Société
La colère au volant: entre pressions psychologiques et influences sociales
01/04/2025 - 09:28
Khawla Znaizini
Les klaxons résonnent, les cris des conducteurs s'élèvent, tandis que les feux verts deviennent des occasions manquées en raison des embouteillages. La scène, fréquente dans de nombreuses villes marocaines, s'intensifie aux heures de pointe et lors d'événements sociaux tels que les fêtes. Mais quelles sont les causes psychologiques et sociales derrière cette colère liée à la conduite?
Conduire aux heures de pointe expose les automobilistes à un niveau élevé de stress et d'irritabilité, mettant à l'épreuve leur capacité à gérer leurs émotions. Les embouteillages et la pression du temps créent un terrain propice à la tension. Les spécialistes en psychologie établissent un lien direct entre le stress quotidien et les comportements agressifs au volant. Face à des situations anxiogènes comme le retard ou le risque d'accident, la colère devient souvent la première réaction.
La colère, reflet de troubles psychologiques plus profonds
Selon Mohamed El Baroudi, psychologue clinicien, la colère en conduisant n'est pas simplement une réaction passagère à des situations spécifiques, mais résulte de l'accumulation de pressions psychologiques et de troubles quotidiens, qu'ils soient personnels ou professionnels, surtout dans des environnements urbains denses et exigeants.
M. El Baroudi souligne, dans une déclaration à SNRTnews que divers facteurs contribuent à l'exacerbation des accès de colère sur la route, notamment le stress, l'anxiété, les pressions familiales et professionnelles, ainsi que le sentiment de frustration et de perte de contrôle, menant à un déséquilibre psychologique du conducteur.
Il insiste sur le fait que la répétition continue des épisodes d'anxiété et l'incapacité à maîtriser ses émotions peuvent indiquer un problème psychologique profond nécessitant une intervention thérapeutique par un professionnel, qui pourrait proposer des techniques de relaxation et une rééducation psychologique.
De son côté, Faïçal Tahiri, également psychologue, a déclaré à SNRTnews que les périodes de jeûne influencent l'humeur des conducteurs. Le manque de sommeil et les modifications du régime alimentaire entraînent une baisse du taux de sucre dans le sang, ce qui stimule la sécrétion des hormones cortisol et adrénaline, responsables de l'augmentation du stress et de l'irritabilité.
Tahiri ajoute que les fumeurs et les consommateurs de caféine (thé et café) sont plus susceptibles de ressentir de la colère et du stress sur la route en raison des symptômes de sevrage liés à l'abstinence de ces substances pendant le jeûne, les rendant plus enclins à l'imprudence et aux comportements agressifs.
Il souligne l'importance de la conscience collective et de l'entraînement à la maîtrise de soi, ainsi que la nécessité de faire preuve de tolérance et de patience dans les interactions avec autrui.
Il recommande également de planifier à l'avance son itinéraire pour gérer le temps, en évitant les zones encombrées ou en partant plus tôt.

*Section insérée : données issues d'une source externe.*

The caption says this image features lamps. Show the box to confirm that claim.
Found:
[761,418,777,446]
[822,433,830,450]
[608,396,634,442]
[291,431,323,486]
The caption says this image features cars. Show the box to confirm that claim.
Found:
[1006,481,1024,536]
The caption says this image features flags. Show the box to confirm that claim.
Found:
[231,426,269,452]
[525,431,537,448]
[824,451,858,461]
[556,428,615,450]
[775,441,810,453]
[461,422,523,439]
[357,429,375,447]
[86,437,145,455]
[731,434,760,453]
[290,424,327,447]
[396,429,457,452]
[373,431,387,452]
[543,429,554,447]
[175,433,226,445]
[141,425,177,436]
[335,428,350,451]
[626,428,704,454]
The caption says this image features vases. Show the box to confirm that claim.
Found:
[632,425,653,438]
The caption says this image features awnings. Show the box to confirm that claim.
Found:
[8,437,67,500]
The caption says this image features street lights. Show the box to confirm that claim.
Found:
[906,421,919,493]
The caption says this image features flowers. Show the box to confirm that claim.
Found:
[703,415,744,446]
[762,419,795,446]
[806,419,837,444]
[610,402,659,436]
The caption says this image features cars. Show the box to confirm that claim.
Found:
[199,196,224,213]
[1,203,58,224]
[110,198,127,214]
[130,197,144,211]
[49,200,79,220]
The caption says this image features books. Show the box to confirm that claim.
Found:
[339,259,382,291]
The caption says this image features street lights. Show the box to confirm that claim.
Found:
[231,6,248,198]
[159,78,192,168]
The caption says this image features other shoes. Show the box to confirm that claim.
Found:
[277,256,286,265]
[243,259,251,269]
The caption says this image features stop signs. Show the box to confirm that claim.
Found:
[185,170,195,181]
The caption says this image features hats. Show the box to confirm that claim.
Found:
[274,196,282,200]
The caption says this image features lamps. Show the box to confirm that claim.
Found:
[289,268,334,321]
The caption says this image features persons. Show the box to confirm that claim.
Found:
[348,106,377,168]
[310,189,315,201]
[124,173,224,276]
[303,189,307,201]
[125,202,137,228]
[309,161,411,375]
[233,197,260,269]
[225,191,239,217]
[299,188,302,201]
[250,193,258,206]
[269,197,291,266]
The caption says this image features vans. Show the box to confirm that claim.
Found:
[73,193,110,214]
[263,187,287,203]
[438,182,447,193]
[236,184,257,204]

Assurer un sommeil réparateur, éviter les pressions psychologiques et pratiquer des exercices de relaxation, comme la respiration profonde, peuvent aider à calmer les nerfs et à prévenir les comportements agressifs sur la route.
Pressions sociales et leur impact sur la conduite
Abdelfattah Ezzin, sociologue, explique que l'énervement lié à la conduite s'intensifie lors des saisons et événements sociaux, comme les préparatifs des fêtes, les vacances ou les obligations familiales. Le stress découlant des engagements familiaux et sociaux, tels que la préparation du repas de rupture du jeûne ou les visites aux proches, augmente le sentiment d'urgence. Ces pressions contribuent à une augmentation de la tension et de l'agressivité sur la route.
Il souligne également, dans ses propos à SNRTnews le rôle aggravant de certains facteurs structurels, tels que la mauvaise qualité des infrastructures routières, les travaux incessants ou le non-respect de la signalisation, qui contribuent à accentuer l’irritation des usagers.
M.Ezzin évoque aussi l’impact des problèmes techniques des véhicules, qui peuvent accentuer la frustration du conducteur et générer des comportements imprudents ou violents. La socialisation joue également un rôle déterminant : une éducation fondée sur la patience et le respect peut modérer les réactions au volant, tandis qu’une éducation tolérant l’agressivité peut favoriser la colère.
Enfin, il rappelle que l’état psychologique et physique du conducteur influe sur son comportement, et que les réactions varient selon les contextes socio-culturels, chaque société développant des façons spécifiques de gérer la pression et le stress au volant.